_What you need to do:_
1. List every place name that appears in the passage on the sex trade.
2. Resume the passage on the sex trade right after its final sentence and carry it forward.

The sex trade is on our streets, and in our newspapers, phone books and magazines. It’s on our televisions. It’s in our DVD players. Aside from drugs, sex is just about the most readily available service in any city - and on sale around the clock to boot.
Not only that, but it’s the one service that unites the world. Communist-controlled, dictatorship, capitalist, military-led, profoundly religious - whatever the form of government, sex is always for sale somewhere in the country.
Sex is also common tourist fare. I visited Cuba years ago and saw grandpas from Toronto and Montreal buying young girls for as litle as $5 US. More recently, I had the distinct displeasure during a trip to Prague of being seated for a restaurant meal next to three American sex tourists engaged in a loud and loathsome conversation about the night before. Here in Victoria, workers plan for the tourist season.
So what could possibly be our rationale for shutting out the workers?

Entries in a dataset
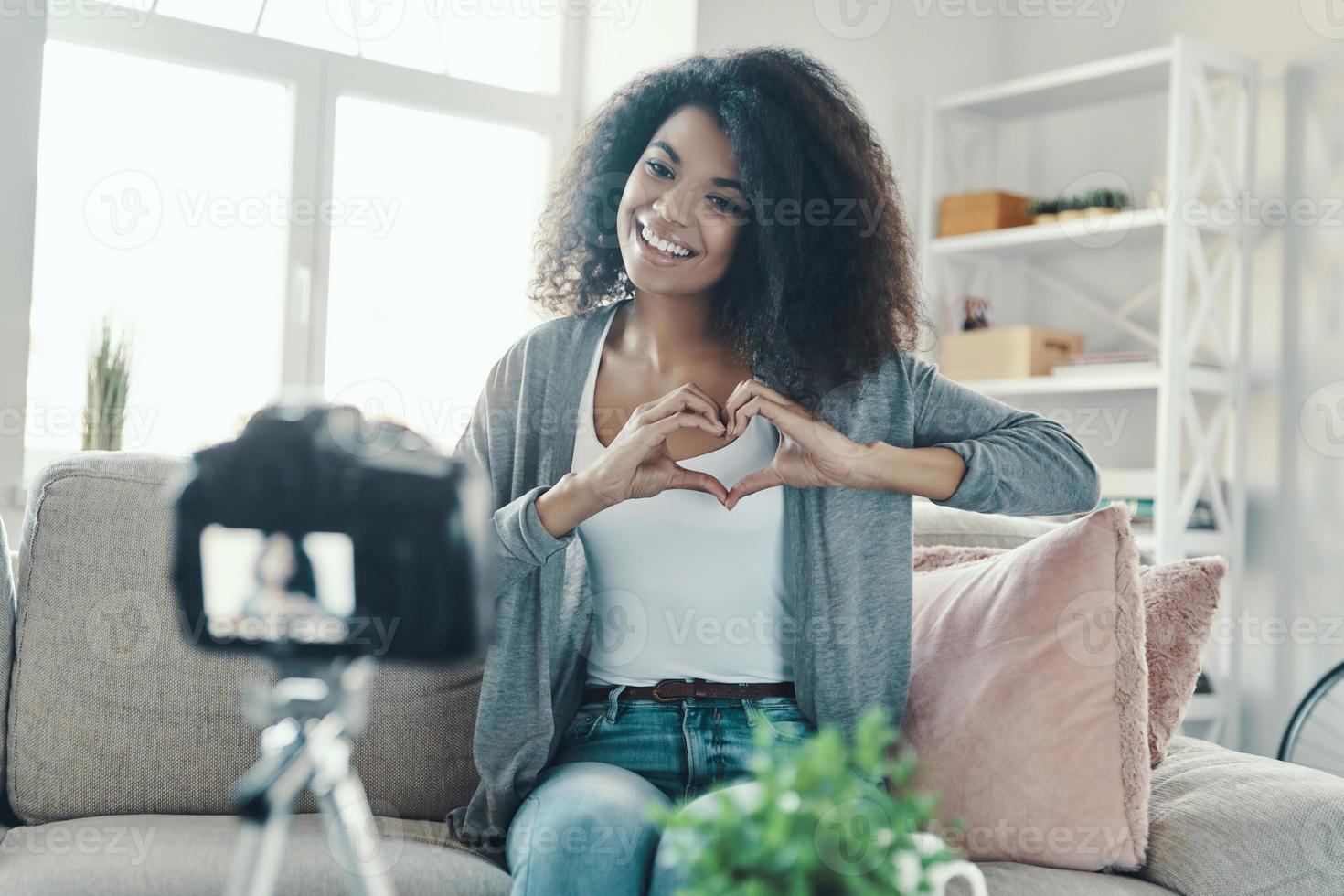 jolie jeune femme africaine montrant le cœur avec ses mains et souriant tout en faisant une vidéo sur les réseaux sociaux photo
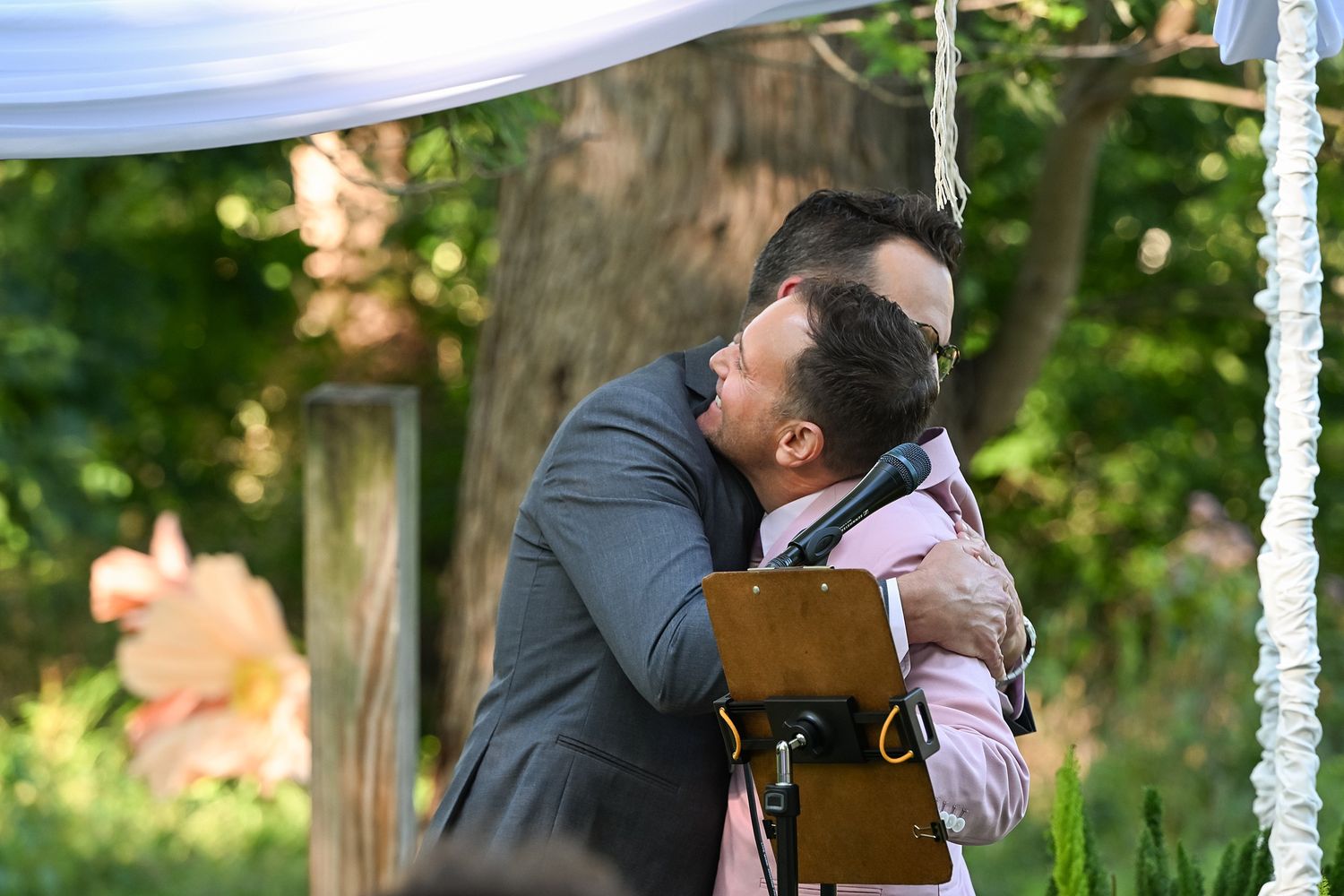 A couple in formal attire shares a romantic kiss under a string of lights at an outdoor wedding celebration.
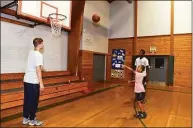  ?? Ned Gerard / Hearst Connecticu­t Media ?? UConn’s Joey Calcaterra, left, and Nahiem Alleyne work with summer campers Monday at the Wakeman Boys & Girls Club in Fairfield.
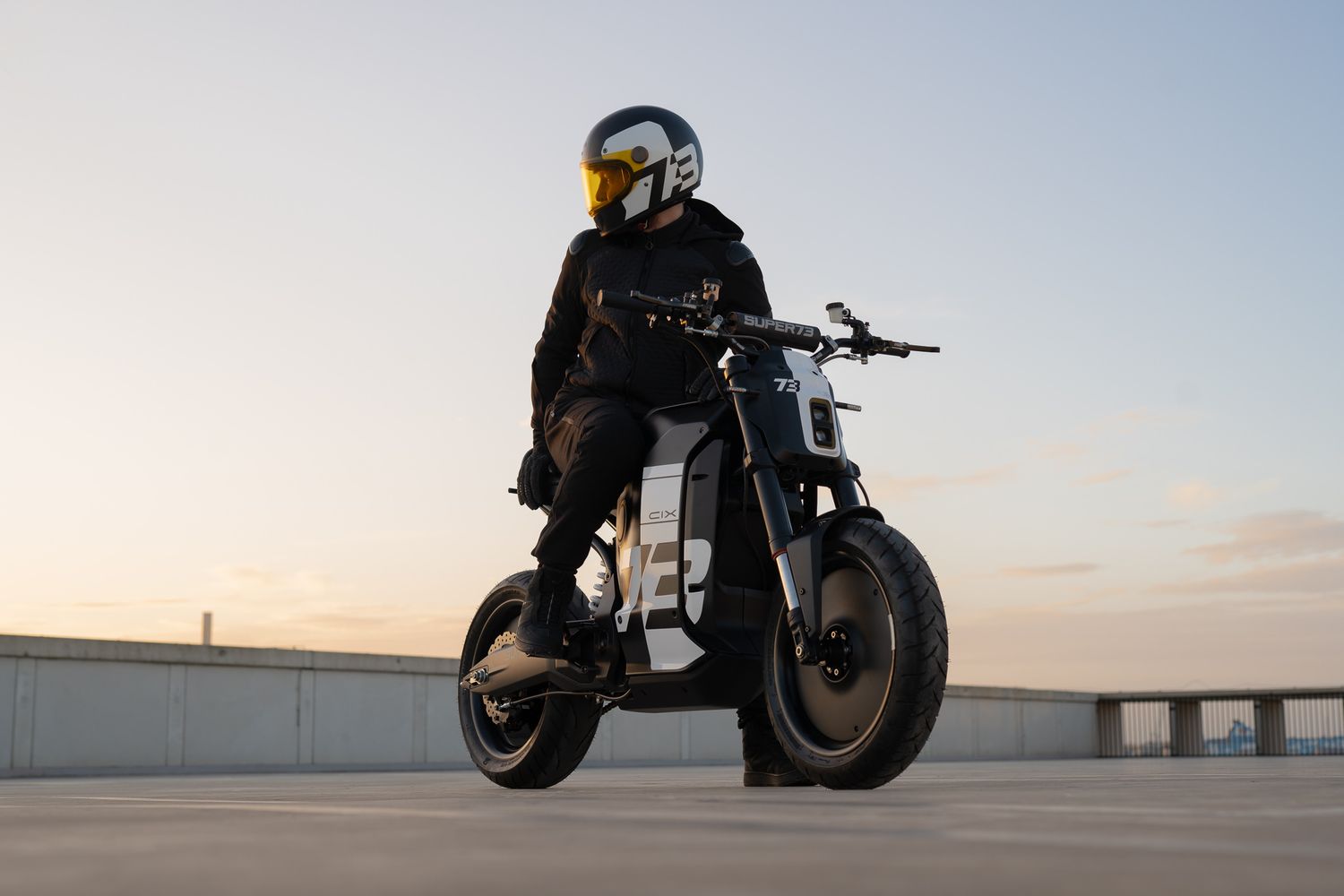 Motorcycle rider in black gear performs stunts on a sleek custom bike against an urban backdrop at sunset.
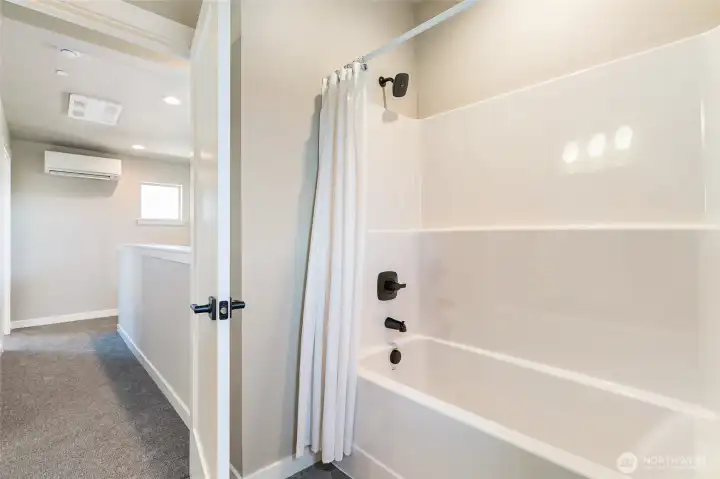 Staged photo of similar townhome. Not subject property.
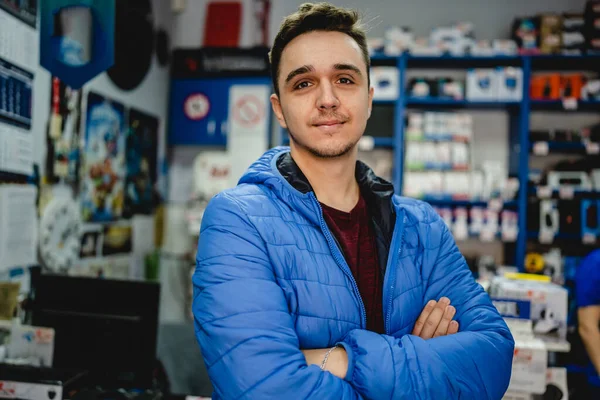 Front view portrait of one young adult caucasian man standing in the electronics store serious looking to the camera wearing blue jacket real people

_Numbered responses:_
1. Cuba, Toronto, Montreal, Prague, Victoria

2.
Why is their workplace unregulated and without oversight? Why do we even have such a thing as outdoor sex workers? Why do the workers live in shame and profound stigma, judged at every juncture of their lives, while their buyers enjoy ease of service and complete anonymity?
And why do we carry on in this foolish charade about how we’re going to address prostitution in Canada by “focusing on reducing its prevalence?” Give me a break, Minister Nicholson. Just say it straight up: You’ve got no intention of doing anything about Canada’s sex trade.
Reducing the prevalence of prostitution is likely an impossible goal even in an ideal world unless all efforts were focused on reducing demand. But that goal is even farther out of reach in a time when governments are also slashing social supports on all fronts.
Children in particular drift into the sex trade because there’s no support system around them - in their home, at their school or in whatever recreational activities they might have been doing had they ever b een connected to them. Outdoor sex work is also primarily an issue of social disadvantage, along with whatever it is that sends men to prowl the streets for sex and violence.
Nicholson’s comments are particularly nervy given that his party has often led the charge around social-spending cuts. I’d sure like to hear his theories on how our country will reduce the prevalence of sex workers while actively priming the pump for more disadvantage.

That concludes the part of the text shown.